Around 1940, the Germans were searching for a method to guide bombers to their targets when they couldn't see the ground. This would enable night raids, against which the Allied air defense was pretty much defenseless at the time. Anti-aircraft guns were practically useless in darkness and Allied night fighters were obsolote Bristol Blenheims. Additionally, although they had ground-based radars, they didn't have airborne ones, so the defenders had to rely on visual sighting to locate the attackers.
The solution was found in the civilian Lorenz blind landing system, a radio beam guidance system on airports that enabled aircraft to land in bad weather. It used two beams transmitted from the end of the runway, which the landing aircraft would detect and give signals to the pilot accordingly to help him stay on a good approach path. They used this system in reverse: to guide the bombers away from the airports, accurately to their targets.
The first such system was the Knickebein, consisting of the Lorenz system at Kleve airport and a second beam at Bredstet. The bombers, equipped with ultra-sensitive sensors to detect the beams from extreme distances, got the direction to the target from the Lorenz system. While flying towards the target, when they detected the second beam (intersecting the first one over the target) they would drop the bombs without needing to rely on visual sighting.
The Allied countered this system by equipping search planes with Hallicrafters S-27, the only device capable of detecting the Knickebein beam. They soon developed jammers to interfere with the system. Since the Knickebein was called "Headache" by the British, it was only logical to name the jammers "Aspirin."

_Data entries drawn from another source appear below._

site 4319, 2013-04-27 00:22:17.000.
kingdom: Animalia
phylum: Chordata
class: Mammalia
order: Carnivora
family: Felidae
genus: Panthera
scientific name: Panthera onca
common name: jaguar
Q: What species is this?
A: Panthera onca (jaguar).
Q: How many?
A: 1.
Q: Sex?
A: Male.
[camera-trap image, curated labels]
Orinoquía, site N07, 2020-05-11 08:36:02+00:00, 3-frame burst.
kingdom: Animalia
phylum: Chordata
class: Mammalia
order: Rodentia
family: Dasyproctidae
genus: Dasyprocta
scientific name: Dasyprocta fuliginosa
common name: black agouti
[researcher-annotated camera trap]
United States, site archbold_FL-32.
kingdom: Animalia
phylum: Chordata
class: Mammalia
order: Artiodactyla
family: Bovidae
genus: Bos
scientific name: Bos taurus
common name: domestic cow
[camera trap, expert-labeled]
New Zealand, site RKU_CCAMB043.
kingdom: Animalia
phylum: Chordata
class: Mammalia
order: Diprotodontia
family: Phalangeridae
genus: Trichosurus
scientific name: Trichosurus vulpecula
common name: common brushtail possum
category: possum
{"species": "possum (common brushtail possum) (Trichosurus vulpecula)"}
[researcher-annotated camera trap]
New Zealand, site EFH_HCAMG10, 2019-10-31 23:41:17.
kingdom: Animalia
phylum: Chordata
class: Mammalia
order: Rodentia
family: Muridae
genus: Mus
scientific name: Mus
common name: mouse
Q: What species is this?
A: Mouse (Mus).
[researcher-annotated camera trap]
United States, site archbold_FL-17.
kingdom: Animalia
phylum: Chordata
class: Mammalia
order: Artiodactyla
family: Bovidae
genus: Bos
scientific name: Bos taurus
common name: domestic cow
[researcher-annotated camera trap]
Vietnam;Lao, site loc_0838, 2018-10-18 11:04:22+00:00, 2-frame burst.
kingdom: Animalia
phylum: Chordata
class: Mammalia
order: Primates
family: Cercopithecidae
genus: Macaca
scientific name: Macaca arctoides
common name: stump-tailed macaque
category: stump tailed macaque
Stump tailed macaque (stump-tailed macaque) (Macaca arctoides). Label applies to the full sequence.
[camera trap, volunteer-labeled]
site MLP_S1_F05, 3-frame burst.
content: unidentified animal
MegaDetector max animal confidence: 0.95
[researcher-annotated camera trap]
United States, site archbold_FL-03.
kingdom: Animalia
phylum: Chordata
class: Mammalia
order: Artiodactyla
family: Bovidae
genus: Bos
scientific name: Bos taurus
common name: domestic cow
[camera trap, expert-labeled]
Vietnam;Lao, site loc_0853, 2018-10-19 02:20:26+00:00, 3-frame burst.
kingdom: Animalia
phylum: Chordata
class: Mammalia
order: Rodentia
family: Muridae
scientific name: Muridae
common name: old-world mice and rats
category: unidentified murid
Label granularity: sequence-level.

Since the Knickebein was made useless by Allied jamming, the Germans developed another similar system, which was much more complicated, consisting of five beams. The first coarse beam lead the aircraft close to the target, after which a second, fine beam lead them to the last three beams which intersected the second, while warning the crew of the approaching target. The system then calculated the ground speed of the bomber based on the time interval between the third and fourth beams. When reaching the fifth beam, a timer was started, which released the bombs automatically over the target.
The British quickly improved their jammers and called the new version "Bromide", again rendering the guidance system useless.
Also known as Y-Geräte (Y-Apparatus), this was the third and final version of the system. The Germans made a fatal mistake in naming the system: Wotan (aka Odin) was the head god of Norse mythology, and had only one eye. The Allied made a clever guess that Wotan was a single beam system, making it much easier to develop a countermeasure for it. Wotan indeed used a single beam, in which was encoded both direction and range information. The aircraft received the beam sent from the ground station and then sent it back. The distance to the bomber was calculated from the time the signal traveled (similar in concept to pinging in modern networks and laser rangefinders).
Wotan was actually much simpler to interfere with than the two previous system, and not only because of the badly chosen name. The British had to just pick up the beam from the German bombers themselves and re-send it to the German ground station, resulting in incorrect information and ruined accuracy for the bombers.